### Task requirements
Decide whether each statement below agrees with the Black History Month text that follows. For each, answer yes or no and quote the words from the text that settle it. (a) Negro History Week was first celebrated in 1926. (b) Carter G. Woodson chose the first week in February for Negro History Week. (c) The 1619 Project takes its title from the year the first Africans arrived in Jamestown, Virginia.

### Document text
________

Black History Month is a nearly century-long intervention in the American historical record and myths about how this country evolved. The forerunner to this February’s Black History Month celebration is Negro History Week, which was first celebrated in 1926 under the leadership of Historian Carter G. Woodson. Dr. Woodson sought to use the second week in February to highlight Black American identity and achievements, which enriched their own communities and the broader American public. He selected the second week in February because it coincides with President Abraham Lincoln’s and abolitionist Frederick Douglass’s birthdays.
Once the truth of history has set you free, you essentially have two choices…
Today, Nicole Hannah Jones, through her leadership of the “The 1619 Project”, like Woodson, invites America to consider the truth of how integral Black people have been to United States development. The 1619 Project centers, rather than marginalizes, African Americans in the political, economic, and social systems of our country, taking its title from the year the first Africans arrived in the then-British colony in Jamestown, Virginia. While some states and local school districts are incorporating The 1619 Project, others have banned it or are seeking to. What is so threatening about telling the truth about African Americans’ role in this country? Might it be that by acknowledging the undue hardships Black Americans have borne and their contributions, we would have to renegotiate the terms of how material and social resources are distributed? (In my next post, I’ll say more about how Black Americans have shaped this country—from our constitution to our cuisine!).

________

Saved data entries:
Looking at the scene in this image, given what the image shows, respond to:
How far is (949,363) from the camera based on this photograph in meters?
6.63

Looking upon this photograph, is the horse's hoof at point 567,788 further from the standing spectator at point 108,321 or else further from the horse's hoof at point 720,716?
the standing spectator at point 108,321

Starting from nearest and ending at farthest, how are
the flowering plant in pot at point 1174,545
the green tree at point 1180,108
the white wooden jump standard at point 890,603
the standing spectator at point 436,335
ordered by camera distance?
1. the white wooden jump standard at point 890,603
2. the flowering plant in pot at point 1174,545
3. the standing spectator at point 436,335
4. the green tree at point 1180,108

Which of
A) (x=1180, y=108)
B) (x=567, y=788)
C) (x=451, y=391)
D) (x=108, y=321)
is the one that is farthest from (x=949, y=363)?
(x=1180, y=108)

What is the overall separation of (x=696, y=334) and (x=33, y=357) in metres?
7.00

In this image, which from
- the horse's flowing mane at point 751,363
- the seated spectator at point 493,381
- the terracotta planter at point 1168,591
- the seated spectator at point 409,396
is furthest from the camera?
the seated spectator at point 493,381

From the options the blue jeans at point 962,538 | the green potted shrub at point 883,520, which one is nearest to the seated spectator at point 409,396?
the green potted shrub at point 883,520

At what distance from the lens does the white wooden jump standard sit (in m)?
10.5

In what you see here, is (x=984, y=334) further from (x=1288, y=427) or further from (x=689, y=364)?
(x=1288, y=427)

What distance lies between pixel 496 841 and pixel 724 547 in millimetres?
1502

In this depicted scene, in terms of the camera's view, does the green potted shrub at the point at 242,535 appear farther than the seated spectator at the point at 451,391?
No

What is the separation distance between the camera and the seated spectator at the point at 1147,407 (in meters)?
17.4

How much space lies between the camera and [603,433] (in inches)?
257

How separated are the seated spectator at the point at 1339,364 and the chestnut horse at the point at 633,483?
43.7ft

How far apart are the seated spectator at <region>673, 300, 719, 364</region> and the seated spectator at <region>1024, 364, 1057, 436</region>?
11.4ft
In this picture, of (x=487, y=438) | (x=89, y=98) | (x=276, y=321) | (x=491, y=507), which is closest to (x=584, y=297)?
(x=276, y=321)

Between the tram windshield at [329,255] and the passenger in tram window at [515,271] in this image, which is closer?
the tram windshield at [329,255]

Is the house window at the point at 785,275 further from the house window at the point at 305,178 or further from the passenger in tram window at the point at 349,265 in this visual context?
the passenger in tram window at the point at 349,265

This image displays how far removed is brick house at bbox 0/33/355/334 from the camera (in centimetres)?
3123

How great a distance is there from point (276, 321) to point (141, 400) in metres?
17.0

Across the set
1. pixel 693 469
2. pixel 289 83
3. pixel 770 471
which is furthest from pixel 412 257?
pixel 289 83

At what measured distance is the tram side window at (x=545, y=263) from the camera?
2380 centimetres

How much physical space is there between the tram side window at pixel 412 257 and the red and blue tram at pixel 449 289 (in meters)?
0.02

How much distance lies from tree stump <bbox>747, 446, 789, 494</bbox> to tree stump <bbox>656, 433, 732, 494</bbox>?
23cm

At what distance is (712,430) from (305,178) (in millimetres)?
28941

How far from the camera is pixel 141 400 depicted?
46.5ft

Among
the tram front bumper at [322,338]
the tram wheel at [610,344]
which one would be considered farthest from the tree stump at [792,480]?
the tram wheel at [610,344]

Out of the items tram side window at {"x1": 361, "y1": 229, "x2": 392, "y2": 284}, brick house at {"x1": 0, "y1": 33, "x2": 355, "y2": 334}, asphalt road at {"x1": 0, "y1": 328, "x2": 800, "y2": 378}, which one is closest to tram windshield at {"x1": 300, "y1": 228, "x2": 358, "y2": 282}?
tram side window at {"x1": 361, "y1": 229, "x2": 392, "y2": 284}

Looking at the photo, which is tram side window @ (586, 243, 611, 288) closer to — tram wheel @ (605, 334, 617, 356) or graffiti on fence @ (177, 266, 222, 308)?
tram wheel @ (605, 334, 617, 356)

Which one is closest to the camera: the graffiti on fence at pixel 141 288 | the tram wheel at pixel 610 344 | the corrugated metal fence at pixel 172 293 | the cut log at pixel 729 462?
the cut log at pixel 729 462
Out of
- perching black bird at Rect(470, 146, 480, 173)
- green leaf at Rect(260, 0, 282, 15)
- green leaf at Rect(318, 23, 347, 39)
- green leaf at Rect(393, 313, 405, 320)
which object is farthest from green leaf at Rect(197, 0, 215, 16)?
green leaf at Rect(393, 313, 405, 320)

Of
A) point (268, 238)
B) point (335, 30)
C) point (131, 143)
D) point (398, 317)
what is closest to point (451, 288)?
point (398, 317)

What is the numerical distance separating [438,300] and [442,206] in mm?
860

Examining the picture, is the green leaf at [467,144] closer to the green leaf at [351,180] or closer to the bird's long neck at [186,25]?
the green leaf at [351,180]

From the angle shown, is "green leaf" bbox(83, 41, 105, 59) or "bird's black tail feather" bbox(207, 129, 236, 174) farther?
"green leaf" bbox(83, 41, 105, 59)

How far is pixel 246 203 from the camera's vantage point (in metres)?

________

### Written reply
(a) Yes: "which was first celebrated in 1926 under the leadership of Historian Carter G. Woodson"
(b) No: "He selected the second week in February because it coincides with President Abraham Lincoln’s and abolitionist Frederick Douglass’s birthdays."
(c) Yes: "taking its title from the year the first Africans arrived in the then-British colony in Jamestown, Virginia"